Zombie Processes
Notes for checking and understanding zombie processes on Linux/RHEL systems.
A zombie process is a process that has finished running, but its parent process has not collected its exit status yet.
Zombie processes usually do not use CPU or memory like normal running processes, but many zombies can indicate a problem with the parent process.
What is a zombie process?
A zombie process is already dead, but still appears in the process table.
It usually shows status:
Z
or:
defunct
Example:
user 12345 1234 0 10:00 ? 00:00:00 [process_name] <defunct>
Important concept
You usually do not kill the zombie process directly.
The zombie is already dead.
You normally need to look at the parent process.
Check for zombie processes
Using ps
ps aux | grep -w Z
Better:
ps aux | grep defunct
Show process state, PID, and parent PID
ps -eo stat,pid,ppid,cmd | grep -w Z
or:
ps -eo stat,pid,ppid,cmd | grep defunct
Important fields:
PID = zombie process ID
PPID = parent process ID
STAT = process state
CMD = command
Find the parent process
If the zombie has parent PID 1234, check the parent:
ps -fp 1234
Also:
pstree -p 1234
If pstree is not installed, use:
ps -ef --forest | less
Count zombie processes
ps -eo stat | grep -c Z
More detailed:
ps -eo stat,pid,ppid,cmd | grep -w Z
Check system impact
Zombie processes usually do not consume CPU.

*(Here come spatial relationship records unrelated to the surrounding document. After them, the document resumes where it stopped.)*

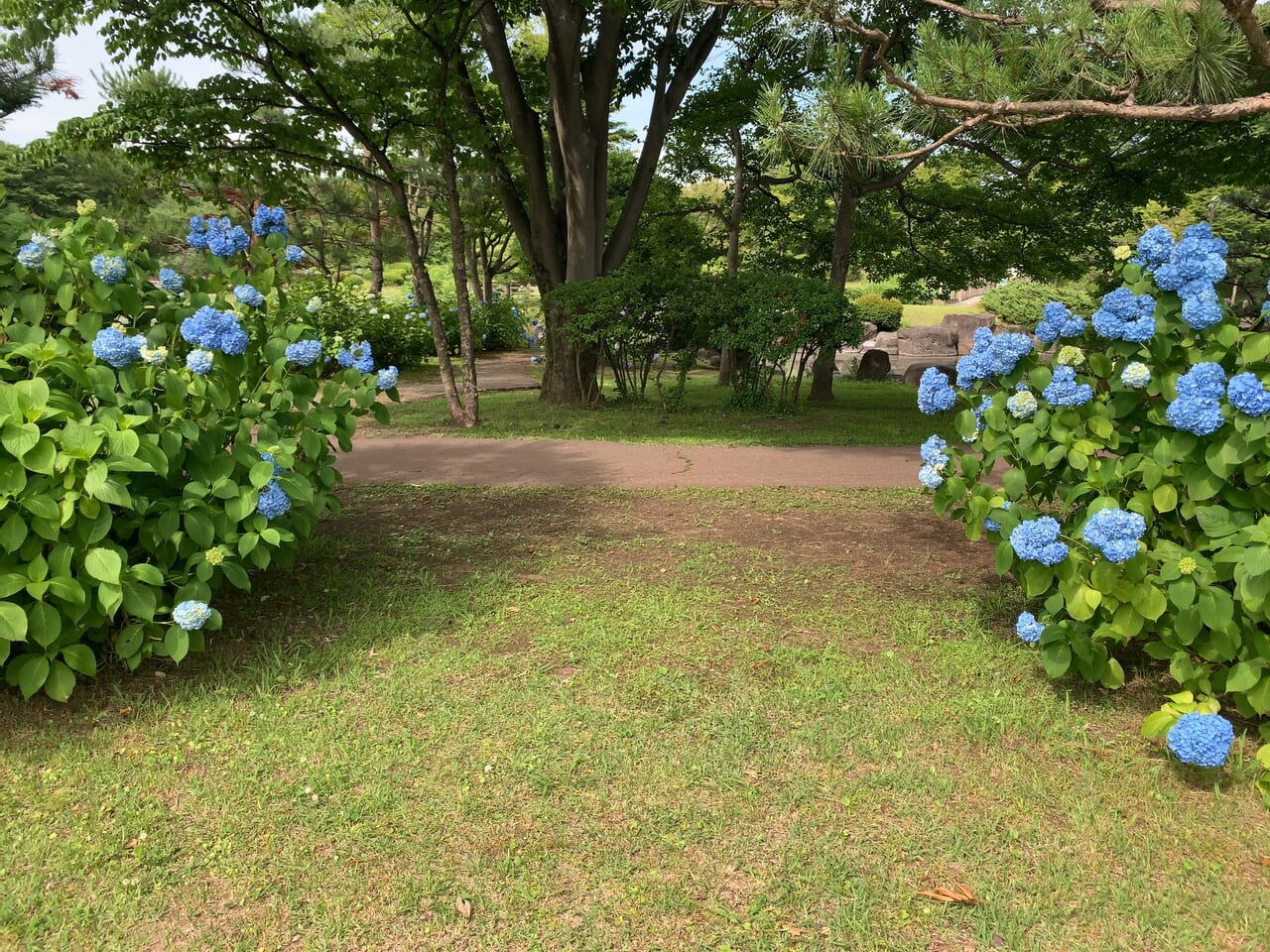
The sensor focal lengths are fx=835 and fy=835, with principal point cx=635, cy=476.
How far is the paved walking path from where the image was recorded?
19.8 feet

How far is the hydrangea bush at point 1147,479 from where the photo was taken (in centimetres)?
236

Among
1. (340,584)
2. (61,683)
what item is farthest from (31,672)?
(340,584)

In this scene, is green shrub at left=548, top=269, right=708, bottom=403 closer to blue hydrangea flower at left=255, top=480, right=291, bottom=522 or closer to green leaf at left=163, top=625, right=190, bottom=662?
blue hydrangea flower at left=255, top=480, right=291, bottom=522

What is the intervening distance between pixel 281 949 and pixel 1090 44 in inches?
163

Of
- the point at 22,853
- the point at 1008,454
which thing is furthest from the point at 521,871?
the point at 1008,454

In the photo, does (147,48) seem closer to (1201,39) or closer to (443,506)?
(443,506)

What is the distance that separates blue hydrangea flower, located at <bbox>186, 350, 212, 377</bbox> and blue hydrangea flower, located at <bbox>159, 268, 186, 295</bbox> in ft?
1.79

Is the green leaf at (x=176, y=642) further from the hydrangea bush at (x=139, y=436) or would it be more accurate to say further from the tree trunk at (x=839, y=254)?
the tree trunk at (x=839, y=254)

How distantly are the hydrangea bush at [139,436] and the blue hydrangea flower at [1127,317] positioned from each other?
2.63m

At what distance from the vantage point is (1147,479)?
101 inches

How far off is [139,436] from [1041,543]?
2831 millimetres

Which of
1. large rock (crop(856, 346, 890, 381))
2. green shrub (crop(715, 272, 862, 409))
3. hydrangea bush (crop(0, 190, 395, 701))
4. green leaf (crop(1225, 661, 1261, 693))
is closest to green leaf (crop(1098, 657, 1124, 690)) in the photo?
green leaf (crop(1225, 661, 1261, 693))

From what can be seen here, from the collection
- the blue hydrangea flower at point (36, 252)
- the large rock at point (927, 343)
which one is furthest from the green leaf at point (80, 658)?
the large rock at point (927, 343)

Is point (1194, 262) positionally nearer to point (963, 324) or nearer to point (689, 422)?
point (689, 422)
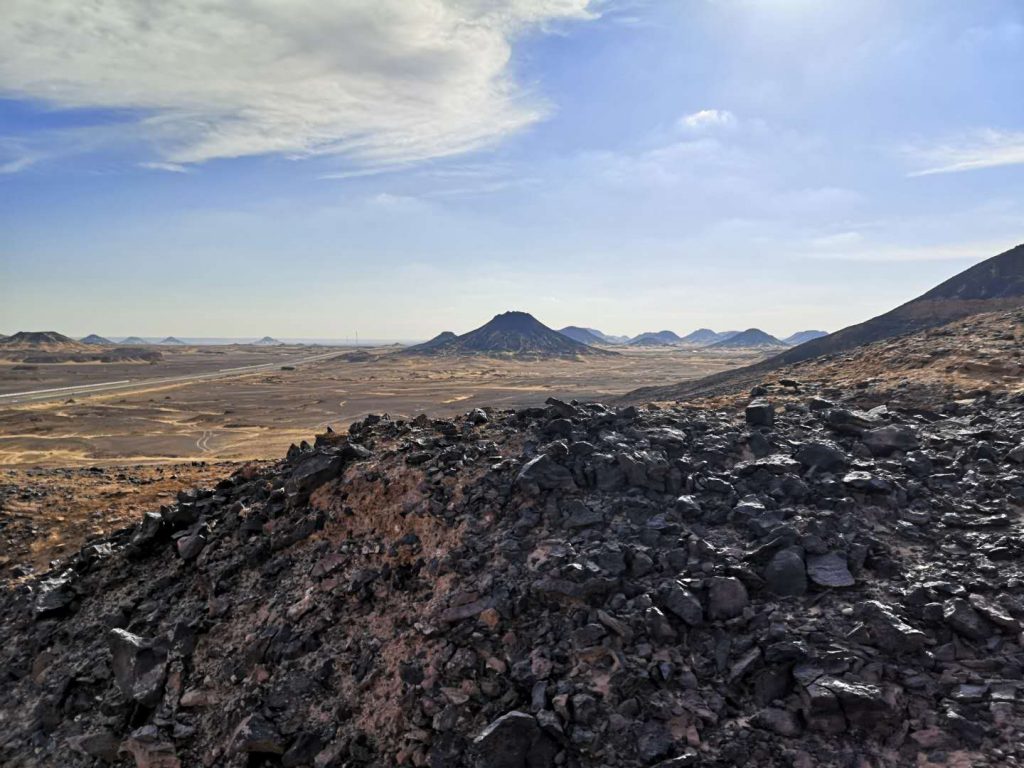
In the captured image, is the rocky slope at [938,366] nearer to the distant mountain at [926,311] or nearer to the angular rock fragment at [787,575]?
the angular rock fragment at [787,575]

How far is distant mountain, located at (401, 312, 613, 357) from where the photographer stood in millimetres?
166250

Still check general system health:
uptime
top
free -h
ps aux --sort=-%cpu | head
ps aux --sort=-%mem | head
What to do
If there are only one or two zombies
Usually:
observe
identify parent process
check if it disappears later
check application logs
If many zombies are created repeatedly
Investigate the parent process or application.
Commands:
ps -eo stat,pid,ppid,cmd | grep -w Z
ps -fp PARENT_PID
journalctl -xe
journalctl -u SERVICE_NAME -n 100
Restart parent service
If the parent belongs to a known service, restart the service only if approved.
Example:
systemctl status SERVICE_NAME
journalctl -u SERVICE_NAME -n 100
sudo systemctl restart SERVICE_NAME
Verify:
ps -eo stat,pid,ppid,cmd | grep -w Z
systemctl status SERVICE_NAME
If parent process is PID 1
If the zombie parent is PID 1, it may be adopted by systemd/init.
Check:
ps -fp 1
Usually this should be handled automatically, but if zombies remain, investigate further.
Kill parent process
Warning: killing the parent process can stop an application or service.
Only do this if you understand the impact.
sudo kill PARENT_PID
If it does not stop:
sudo kill -9 PARENT_PID
Use kill -9 only as a last resort.
Common causes
Parent process bug
Application not properly reaping child processes
Script spawning background jobs incorrectly
Service stuck or unhealthy
Application server issue
Old process after failed restart
First command set for zombie process issues
hostnamectl
uptime
ps -eo stat,pid,ppid,cmd | grep -w Z
ps aux | grep defunct
top
journalctl -xe
systemctl --failed
If parent PID is known:
ps -fp PARENT_PID
pstree -p PARENT_PID
Troubleshooting flow
1. Confirm zombies exist.
2. Count how many.
3. Identify the zombie PID and parent PID.
4. Identify the parent process or service.
5. Check logs for the parent service.
6. Decide if observation is enough.
7. If needed and approved, restart the parent service.
8. Verify zombies are gone or no longer increasing.
Dangerous actions
Be careful with:
killing parent processes
restarting production services
using kill -9
rebooting just to remove zombies
ignoring many repeated zombies
Personal notes
Add sanitized examples here.
Examples:
- A few zombies disappeared by themselves.
- Many zombies came from one parent process.
- Restarting the parent service cleared the zombies.
- The real issue was an application bug.